Sexual violence is pervasive in our profession as evidenced by peer-reviewed research on the topic, Conditionally Accepted’s series on sexual violence in the profession, and the crowdsourced survey on sexual harassment in the academy started by Karen Kelsky (of The Professor Is In). These accounts demonstrate the toll sexual violence takes on student learning, how vital it is to hold space for survivors, and the disproportionately high rates at which minoritized people are subjected to such violence. The Chronicle’s reports tracking higher ed’s Me Too moment further underscore how widespread such harassment and assault are.

New York-based activist Tarana Burke, who works primarily with women of color survivors of sexual violence, originally coined the phrase “Me Too” for her organization Just BE Inc.’s work with young women of color. She traces the virality of #MeToo as one part of a much larger strategy around addressing sexual violence and supporting survivors, noting that she began her campaign on MySpace in 2006. Speaking to the Washington Post about recent disclosures in Hollywood, Burke says “If I had to do it myself, we would be prepared to support people … that you are not obligated to disclose.” Following Burke’s lead, today I want to suggest a few ways we can learn more about the culture of sexual violence and steps we can take to redress the often toxic environments in which we as graduate students work.

What can we do to change the cultures of sexual violence in our own communities? Rather than placing the onus on survivors, those of us with greater privilege need to put in the work to make our professional spaces safer and more just.

To start, consider:

What are your professional organizations’ policies on harassment and assault? How do they protect survivors? When were they last updated and how can changes be made to them if they need revision?

  • The American Historical Association’s Professional Division and Committee on Gender Equity sponsored a panel discussion at their 2018 conference called “Historians and Sexual Harassment: A Challenge for the AHA
  • The topic came up in a roundtable on “Precarity and Activism” sponsored by the Committee on the Status of Graduate Students in the Profession at the Modern Language Association’s 2018 meeting.
  • The American Anthropological Association’s Committee on Gender Equity Issues in Anthropology hosted a roundtable called Sexual Violence in Anthropology.

What does – or can – your specific institution do to support survivors? This includes your department as well as the campus at large. For instance, on my campus, incoming undergraduate students complete a mandatory program called “YIS: Your Intervention Strategies” that educates them on the myriad ways of sexual harassment and violence manifest on college campuses. While specific graduate student employees receive additional training on campus resources, the majority of us whose assistantships are as research and teaching assistants do not have access to such training and subsequently the resources we need.

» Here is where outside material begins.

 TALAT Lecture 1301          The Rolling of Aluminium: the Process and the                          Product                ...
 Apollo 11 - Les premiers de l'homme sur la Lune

  • A department working group of peers, or faculty and students combined can investigate current policies in the department handbook as well as faculty and student handbooks.

What does Title IX mean for your campus when it comes to reporting sexual violence and harassment? What is the difference between a mandatory or responsible reporter and a confidential source, who can help you navigate your reporting options more widely?

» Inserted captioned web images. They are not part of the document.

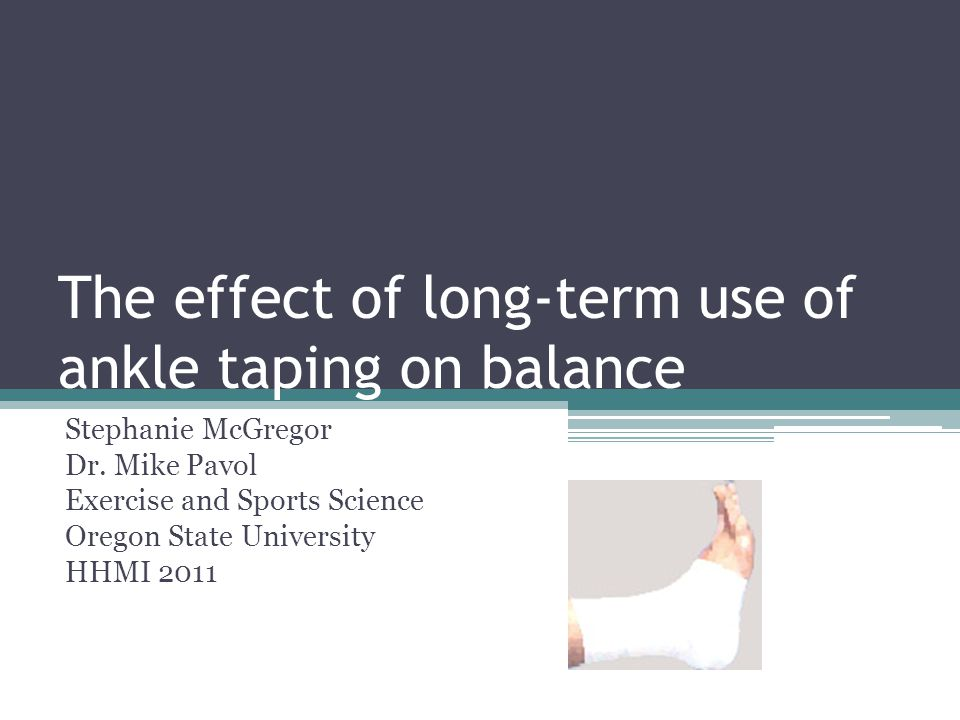 The effect of long-term use of ankle taping on balance Stephanie McGregor Dr.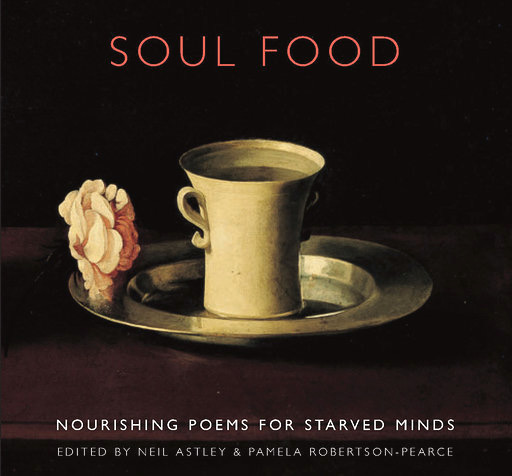 Soul Food, Neil Astley, Bloodaxe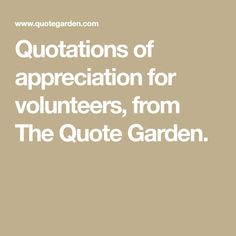 Quotations of appreciation for volunteers, from The Quote Garden.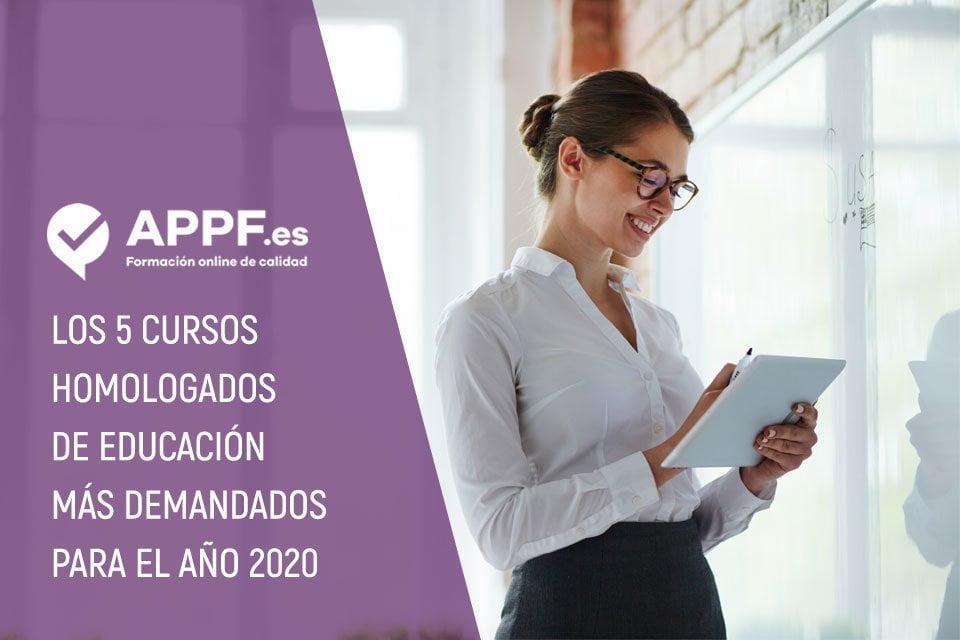 5 Cursos Homologados En Educacion Mas Demandados En 2020 Appf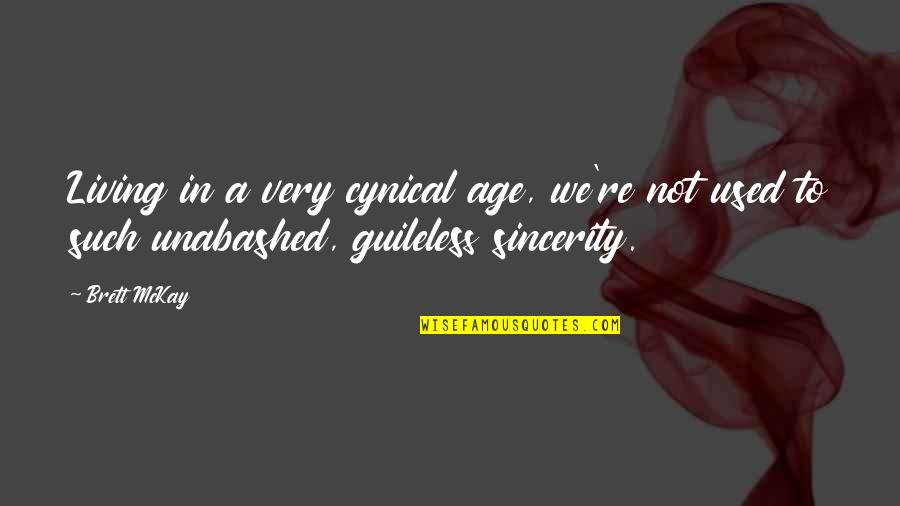Unabashed Quotes By Brett McKay: Living in a very cynical age, we're not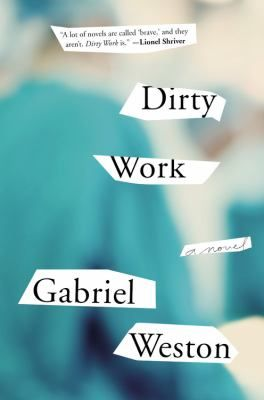 NEW FICTION WESTON - Dirty Work by Gabriel Weston - A thoughtful exploration of how performing a somewhat controversial procedure has shaped a London doctor.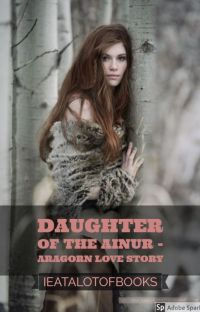 Daughter of the Ainur - Aragorn love story cover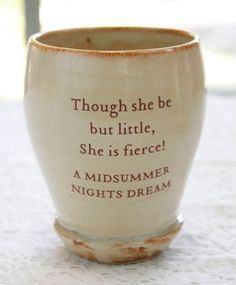 Shakespeare's Though She be but Little She is by taosgargirl, $24.00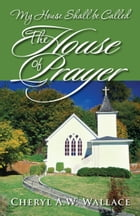 My House Shall be Called The House of Prayer by Cheryl A.W. Wallace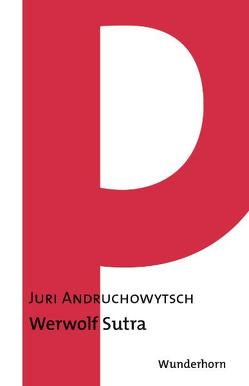 Werwolf Sutra von Andruchowytsch,  Juri, Donhauser,  Michael, Ptashnyk,  Stefanya, Sartorius,  Joachim, Thill,  Hans, Utler,  Anja, Wichner,  Ernest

  • Begin a conversation with the Title IX officer on your campus, an on-campus center or office whose work may overlap with supporting survivors, or with a community organization that can share resources and strategies. One of the crucial ways that survivors are forgotten or minimized is because most of us lack the appropriate knowledge in recognizing how differently their experiences manifest and how to support them.

As we take up these conversations in our departments, institutions, and professional organizations, people facilitating the discussions utilize trauma-informed practices to create a supportive environment for survivors. Especially for those of us eager to have discussions that change the often toxic cultures of our profession, the imperative remains that we not increase harm and re-traumatize survivors.